Finding how many times a given string is a substring of another string using scala

what is the elegant way for finding how many times a given string is a substring of another string using scala?

The below test cases that should make clear what are the requirements:

import org.scalatest.FunSuite

class WordOccurrencesSolverTest extends FunSuite {

  private val solver = new WordOccurrencesSolver()

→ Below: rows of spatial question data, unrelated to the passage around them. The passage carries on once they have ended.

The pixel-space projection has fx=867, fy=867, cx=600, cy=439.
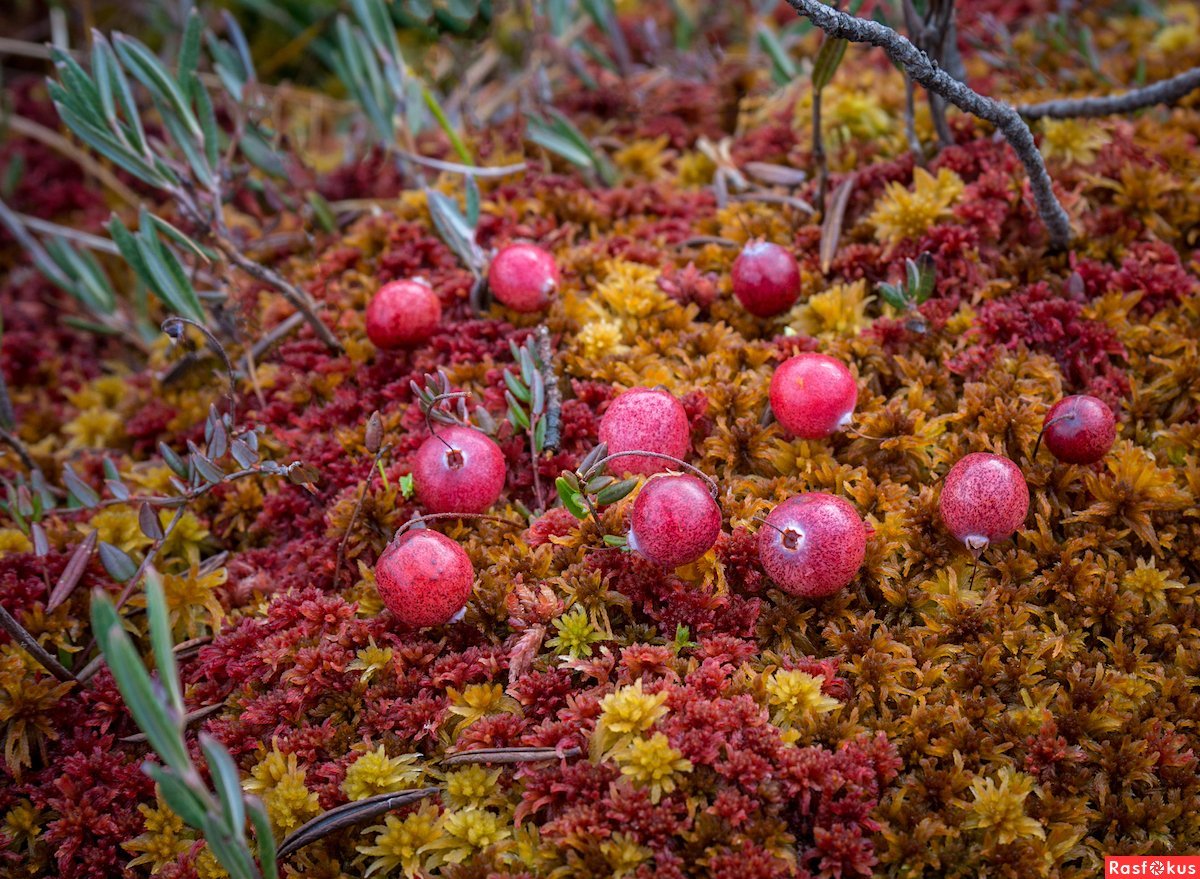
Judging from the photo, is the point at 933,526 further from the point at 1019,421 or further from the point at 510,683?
the point at 510,683

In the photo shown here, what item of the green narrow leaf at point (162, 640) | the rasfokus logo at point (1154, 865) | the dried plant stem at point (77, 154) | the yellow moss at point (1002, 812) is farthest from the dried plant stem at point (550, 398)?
the dried plant stem at point (77, 154)

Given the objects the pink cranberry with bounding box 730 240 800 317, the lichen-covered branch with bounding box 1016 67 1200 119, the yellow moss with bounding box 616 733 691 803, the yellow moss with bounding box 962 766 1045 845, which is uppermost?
the lichen-covered branch with bounding box 1016 67 1200 119

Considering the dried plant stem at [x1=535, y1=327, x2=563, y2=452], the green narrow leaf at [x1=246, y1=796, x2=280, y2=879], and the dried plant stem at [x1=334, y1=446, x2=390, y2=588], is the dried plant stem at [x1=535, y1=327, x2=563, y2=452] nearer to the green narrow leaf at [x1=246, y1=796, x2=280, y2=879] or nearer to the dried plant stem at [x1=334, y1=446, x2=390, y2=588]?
the dried plant stem at [x1=334, y1=446, x2=390, y2=588]

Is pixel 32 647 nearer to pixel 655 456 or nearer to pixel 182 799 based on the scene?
pixel 182 799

  test("solve for a in a") {
    assert(solver.solve("a", "a") === 1)
  }

  test("solve for b in a") {
    assert(solver.solve("b", "a") === 0)
  }

  test("solve for a in aa") {
    assert(solver.solve("a", "aa") === 2)
  }

  test("solve for b in ab") {
    assert(solver.solve("b", "ab") === 1)
  }

  test("solve for ab in ab") {
    assert(solver.solve("ab", "ab") === 1)
  }

  test("solve for ab in abab") {
    assert(solver.solve("ab", "abab") === 2)
  }

  test("solve for aa in aaa") {
    assert(solver.solve("aa", "aaa") === 2)
  }
}

Here is my solution to the problem of which I am not particularly proud:

class WordOccurrencesSolver {

  def solve(word: String, text: String): Int = {
    val n = word.length
    def solve(acc: Int, word: String, sb: String): Int = sb match {
      case _ if sb.length < n => acc
      case _ if sb.substring(0, n) == word => solve(acc + 1, word, sb.tail)
      case _ => solve(acc, word, sb.tail)
    }
    solve(0, word, text)
  }

}

I assume there must be a clean one liner which takes advantage of Scala's higher order functions instead of recursion and match/case clause.

If you are looking for an idiomatic Scala solution then you can use the sliding to create a sliding window iterator and count the wondows which are equal to your target String.

This solution while being functional also offers you an acceptable performence.

def countOccurrences(src: String, tgt: String): Int =
  src.sliding(tgt.length).count(window => window == tgt)